Making the Transition: From Middle-Income to Advanced Economies

Alejandro Foxley, Fernando Sossdorf

September 2011

Carnegie Endowment for International Peace

Abstract

Few middle-income countries have successfully transitioned into advanced economies in the past twenty years. As the world struggles with a new economic slowdown, middle-income countries should look at the lessons from the economies that successfully made the jump. The more successful countries in the bunch—particularly Finland and South Korea—set themselves apart from the rest by investing early in improving the quality of education and inducing high investment in research and development.

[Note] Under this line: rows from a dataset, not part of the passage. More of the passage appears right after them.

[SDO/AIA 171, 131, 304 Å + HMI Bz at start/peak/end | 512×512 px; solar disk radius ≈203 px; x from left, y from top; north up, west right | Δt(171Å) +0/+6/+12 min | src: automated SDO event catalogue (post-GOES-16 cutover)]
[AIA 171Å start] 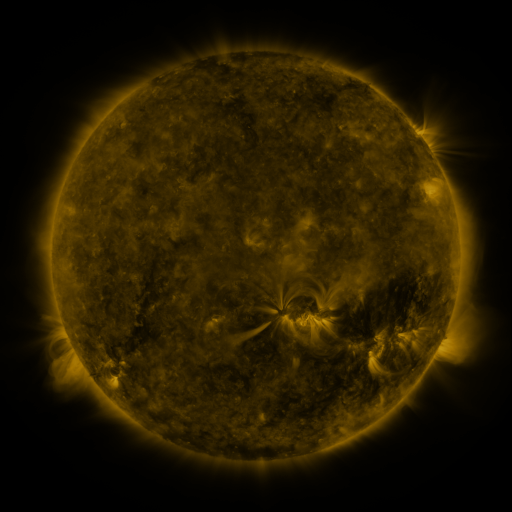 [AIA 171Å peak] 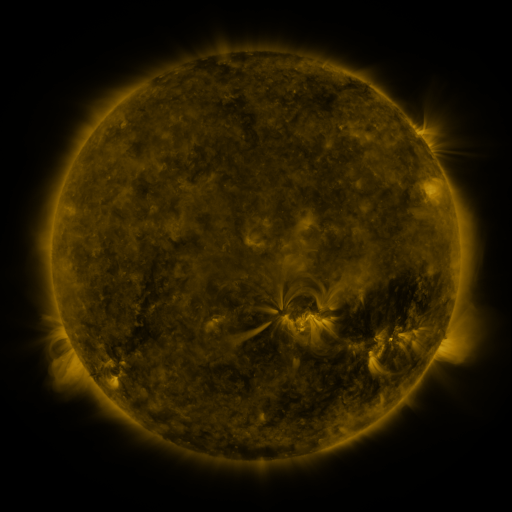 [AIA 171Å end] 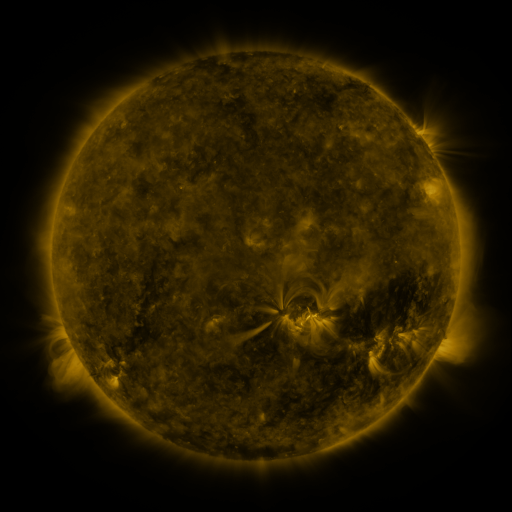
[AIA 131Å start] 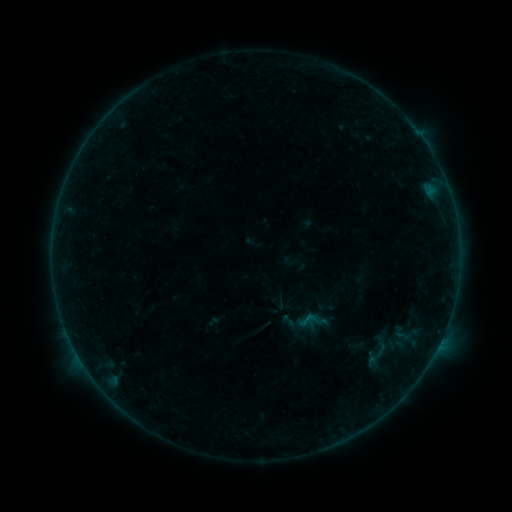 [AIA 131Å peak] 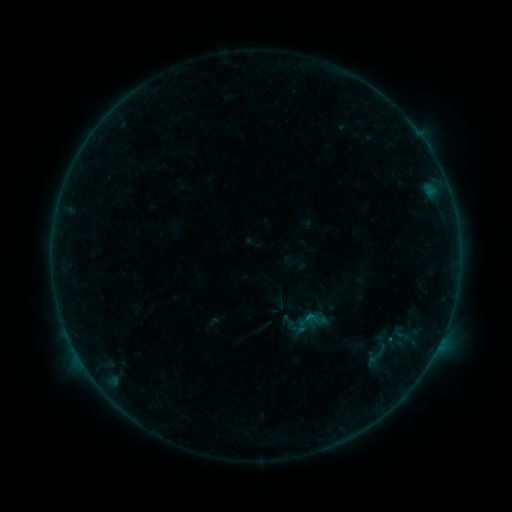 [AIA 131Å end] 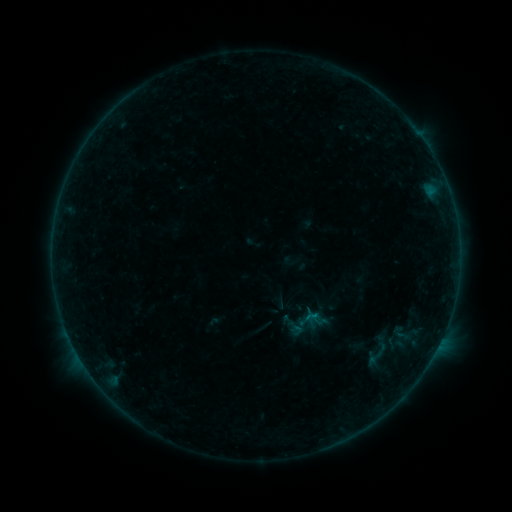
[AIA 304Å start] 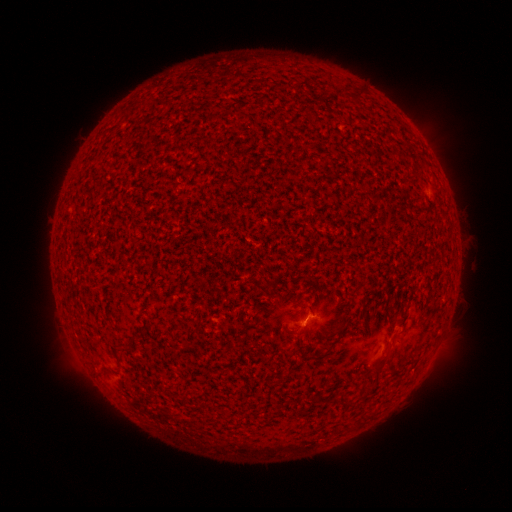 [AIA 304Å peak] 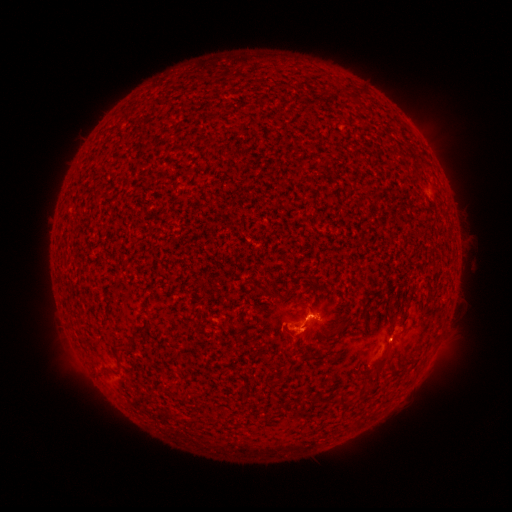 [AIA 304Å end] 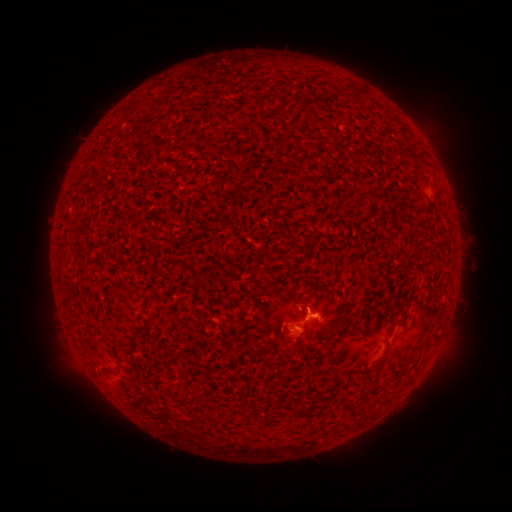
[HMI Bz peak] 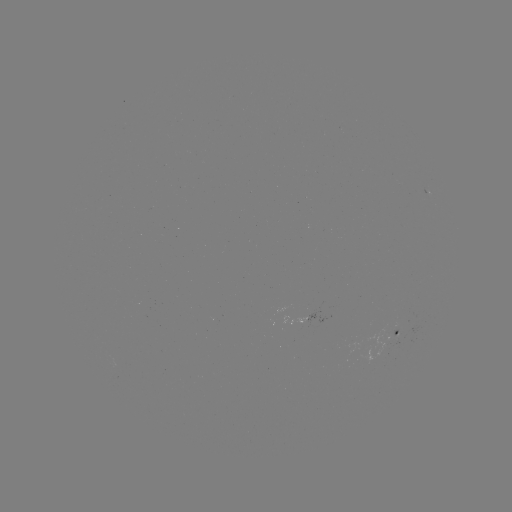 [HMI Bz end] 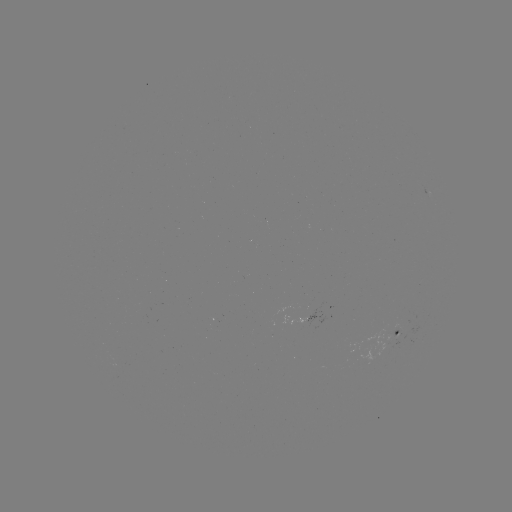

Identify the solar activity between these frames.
eruption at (299, 339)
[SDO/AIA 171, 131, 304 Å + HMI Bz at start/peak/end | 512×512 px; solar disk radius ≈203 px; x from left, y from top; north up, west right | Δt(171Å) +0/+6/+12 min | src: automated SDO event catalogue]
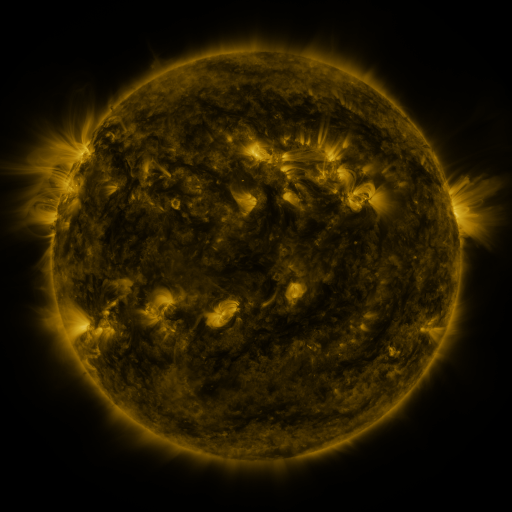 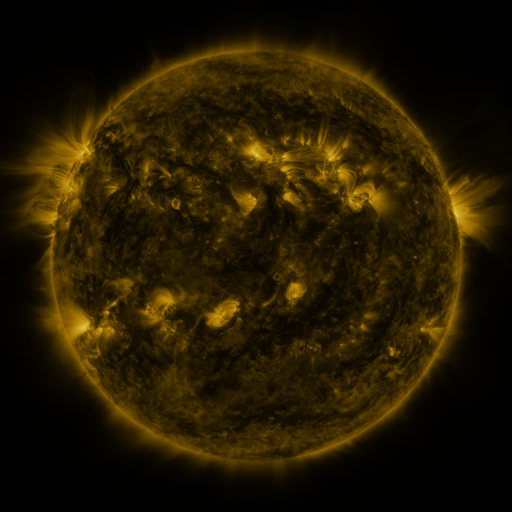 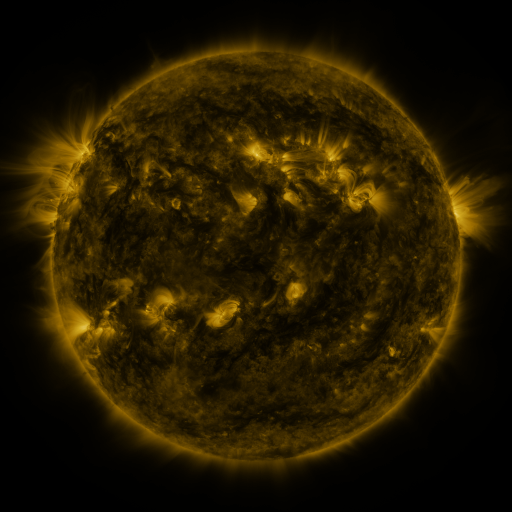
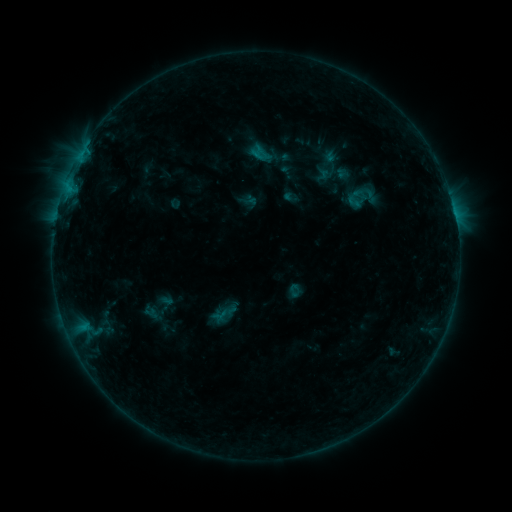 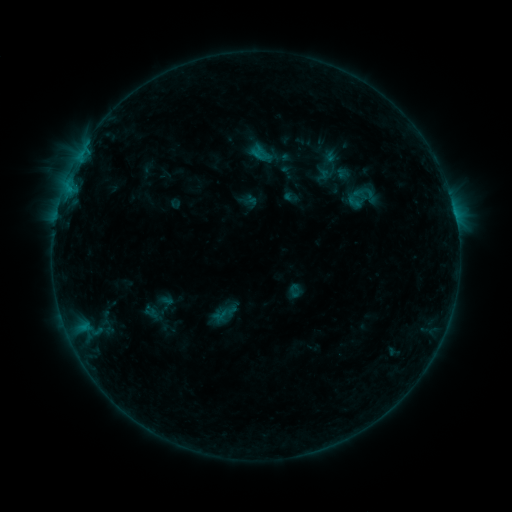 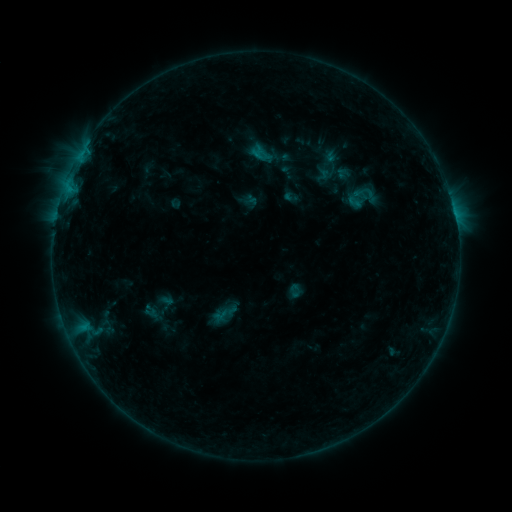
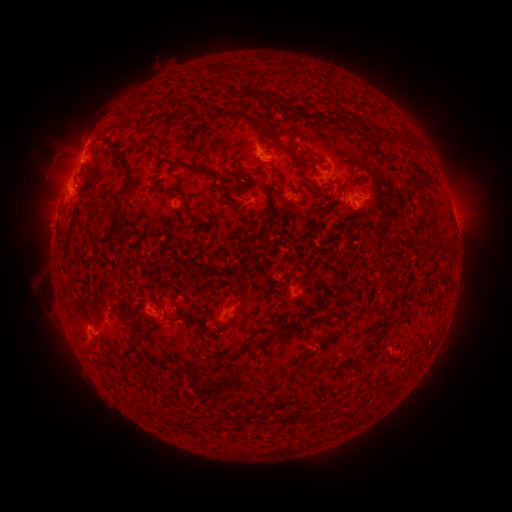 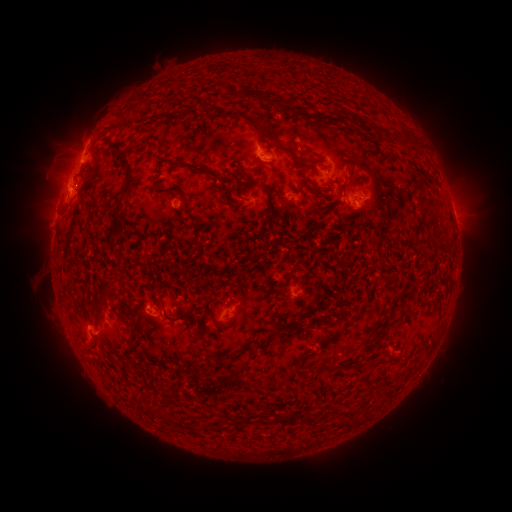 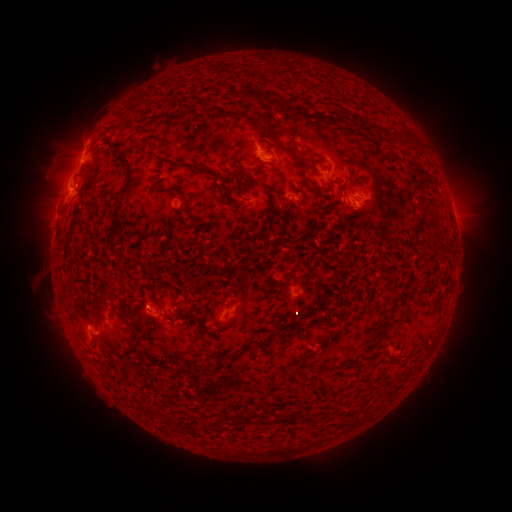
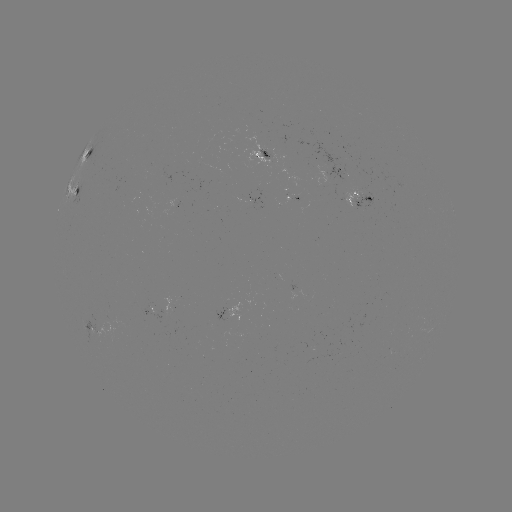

By opening up to world trade and using tax incentives and access to subsidized credit, successful countries were able to attract foreign direct investment in high-technology sectors. And to allow for continued growth, Finland and South Korea were able to turn financial crises into opportunities to undertake much-needed economic reforms—this was only possible because there were broad political and social agreements on the essential elements for sustaining high growth rates. But not every newly developed economy enjoyed this level of success, notably Spain, Portugal, and Ireland. Domestic demand led to phases of high growth, but these weren’t accompanied by countercyclical fiscal and monetary policies and effective regulation of the financial sector. Inevitably, high inflation, loss of competitiveness, and slow or negative growth ensued. The situations were made worse by fixed exchange rate regimes like the euro area, rigid labor markets, and a lack of competition in key markets, such as utilities and banking. With these experiences in mind, there are four lessons that middle-income countries should learn to increase the probability that they will break through the so-called middle-income trap and successfully maintain strong economic growth rates.